---------- Dataset ----------

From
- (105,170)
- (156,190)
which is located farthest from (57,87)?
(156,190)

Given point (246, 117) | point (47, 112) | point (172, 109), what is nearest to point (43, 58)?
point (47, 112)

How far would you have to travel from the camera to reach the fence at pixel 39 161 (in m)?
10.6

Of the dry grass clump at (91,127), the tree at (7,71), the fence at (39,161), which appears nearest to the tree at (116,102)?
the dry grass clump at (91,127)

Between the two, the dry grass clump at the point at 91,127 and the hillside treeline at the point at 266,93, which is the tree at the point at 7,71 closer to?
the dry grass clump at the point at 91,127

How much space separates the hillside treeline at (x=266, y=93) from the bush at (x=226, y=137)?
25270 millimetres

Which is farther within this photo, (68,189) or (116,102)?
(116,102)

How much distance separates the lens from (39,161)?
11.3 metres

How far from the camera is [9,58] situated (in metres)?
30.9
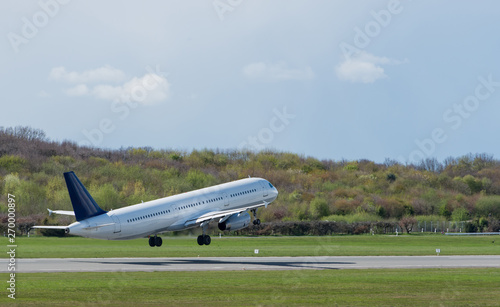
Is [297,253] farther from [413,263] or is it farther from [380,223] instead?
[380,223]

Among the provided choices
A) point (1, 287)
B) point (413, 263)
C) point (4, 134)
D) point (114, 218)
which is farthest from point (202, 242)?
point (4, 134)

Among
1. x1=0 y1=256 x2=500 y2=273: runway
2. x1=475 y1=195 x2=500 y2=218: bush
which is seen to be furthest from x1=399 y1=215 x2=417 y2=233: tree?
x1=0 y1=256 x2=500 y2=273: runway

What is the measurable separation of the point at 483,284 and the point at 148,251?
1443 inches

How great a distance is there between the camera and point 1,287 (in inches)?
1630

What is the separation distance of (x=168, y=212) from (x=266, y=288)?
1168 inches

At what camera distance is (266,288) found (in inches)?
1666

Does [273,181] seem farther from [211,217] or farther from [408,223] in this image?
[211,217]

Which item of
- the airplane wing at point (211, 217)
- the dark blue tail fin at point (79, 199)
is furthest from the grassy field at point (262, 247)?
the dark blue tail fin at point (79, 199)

----------
---------- Dataset ----------

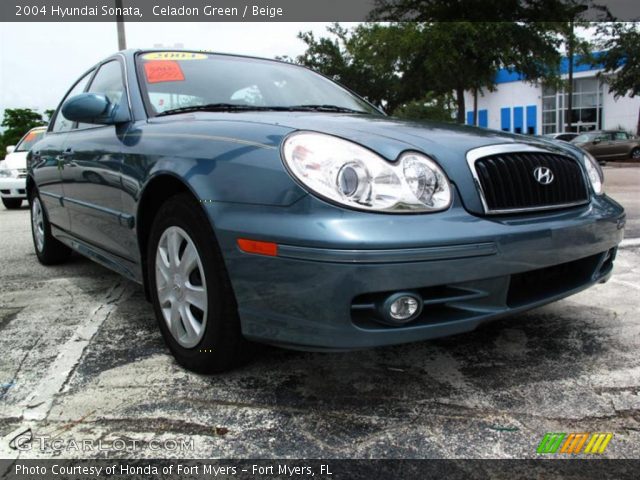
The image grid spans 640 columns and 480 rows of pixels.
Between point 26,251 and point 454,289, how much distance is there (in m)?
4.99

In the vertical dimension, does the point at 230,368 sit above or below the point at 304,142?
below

----------

Aim: Report how many lines in the records contain the word "this". Reply with the number alone.

Finished task: 2